Have you ever dreamed about what it would be like to have the ability to foresee the future? Just think about the possibilities. Imagine if at December 31st of every year, you knew what the best investment for the following year would be. Having this foresight would be kind of like winning the lottery. You would be a millionaire in no time at all!
Let's say you invested ten thousand dollars (one time) and succeeded in picking the best performing investment category every year since 1987 out of 20 different asset categories. Today, you would have turned that $10,000 into $7,000,000 dollars in 20 years. That translates to a whopping 39% compound average annual return.
Compare that to investing the $10,000 into a diversified portfolio of those 20 asset classes and your investment would have made an 8% compound average return over the same 20 years to give you an accumulated balance of $45,000. Now that's a big difference in results between $7,000,000 and $45,000. All you have to do to get the better result is to be able to predict the future consistently for 20 years.
There is no such thing as perfection in investing
If perfection existed in investing, we would not need thousands of investments to choose from. One of my favorite investment quotes comes form George Hartman, author of RISK is a Four Letter Word. He said it best when he stated that “investing is an inexact science: it is better to be approximately right than precisely wrong.” As a result, I believe that rather than focusing on trying to find perfection, look to increase your probability of being right more often than being wrong and you will be leaps and bounds ahead of the pack. One of the best ways to increase your probability of success is to avoid chasing performance.

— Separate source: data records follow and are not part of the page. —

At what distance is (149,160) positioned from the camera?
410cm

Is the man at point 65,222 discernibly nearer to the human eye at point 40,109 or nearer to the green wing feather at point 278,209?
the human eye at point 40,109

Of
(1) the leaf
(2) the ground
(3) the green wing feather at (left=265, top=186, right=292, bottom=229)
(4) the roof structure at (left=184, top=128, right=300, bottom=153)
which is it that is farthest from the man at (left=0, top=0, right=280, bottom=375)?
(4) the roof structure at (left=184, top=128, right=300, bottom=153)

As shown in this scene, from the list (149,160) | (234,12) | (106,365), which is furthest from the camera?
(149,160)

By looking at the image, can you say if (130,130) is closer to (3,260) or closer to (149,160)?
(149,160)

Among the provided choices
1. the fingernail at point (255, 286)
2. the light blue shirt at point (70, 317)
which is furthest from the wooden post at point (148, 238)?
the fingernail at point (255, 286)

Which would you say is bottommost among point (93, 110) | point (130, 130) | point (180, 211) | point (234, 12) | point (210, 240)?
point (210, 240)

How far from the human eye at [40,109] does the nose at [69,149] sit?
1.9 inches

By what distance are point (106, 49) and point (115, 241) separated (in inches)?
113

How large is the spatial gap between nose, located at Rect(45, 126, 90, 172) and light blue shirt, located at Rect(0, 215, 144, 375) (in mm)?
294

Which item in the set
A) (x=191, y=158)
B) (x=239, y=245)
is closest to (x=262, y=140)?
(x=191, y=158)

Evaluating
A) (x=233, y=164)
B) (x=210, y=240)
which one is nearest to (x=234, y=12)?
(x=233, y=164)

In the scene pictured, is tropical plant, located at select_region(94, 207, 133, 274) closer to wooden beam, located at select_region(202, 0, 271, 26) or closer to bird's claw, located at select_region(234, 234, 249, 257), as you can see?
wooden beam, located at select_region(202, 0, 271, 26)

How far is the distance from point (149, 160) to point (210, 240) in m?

Don't Chase Last Years Winners.
Chasing performance is by far the biggest mistake investors make. If you take a look at your portfolio, chances are your first instinct is to keep your winners and sell your losers. It's natural to think that those investments that did the best will continue to be the best and conversely, those investments that did the worst will continue to do the worst. We call this ‘linear extrapolation' or thinking in straight lines.
We know this happens because the buying patterns of investors are clear. There is over an 80% correlation that last year's best performing investments will be the following years most popular investments. And yet, for most of us, we can rationalize how the ‘buy low, sell high' strategy makes sense but chasing performance is the polar opposite (Buy high, sell low).
According to my research, last year's winners have about a 15% chance of repeating being a winner for two consecutive years. In other words, chasing performance does not work 85% of the time. Markets are unpredictable. You can get lucky from time to time but success cannot be sustained for a long period of time. Even the greats of investing like Warren buffet, Peter Lynch, or Sir John Templeton get it wrong from time to time. Long term success does not lie in being right all of the time but rather being right more often than wrong.
Chasing performance just does not work. If it were that easy, we would all buy last years winners knowing they would be this years winners knowing they will be next years winners and so on and so on and so on.
Practically, remember that everything goes in cycles (interest rates, stock markets, sectors, mutual funds, economies, businesses, etc). What goes up can come down. What goes down can come up. What goes up the most comes down the most. What goes down the most goes up the most. Just because it was the best, does not mean it will stay the best.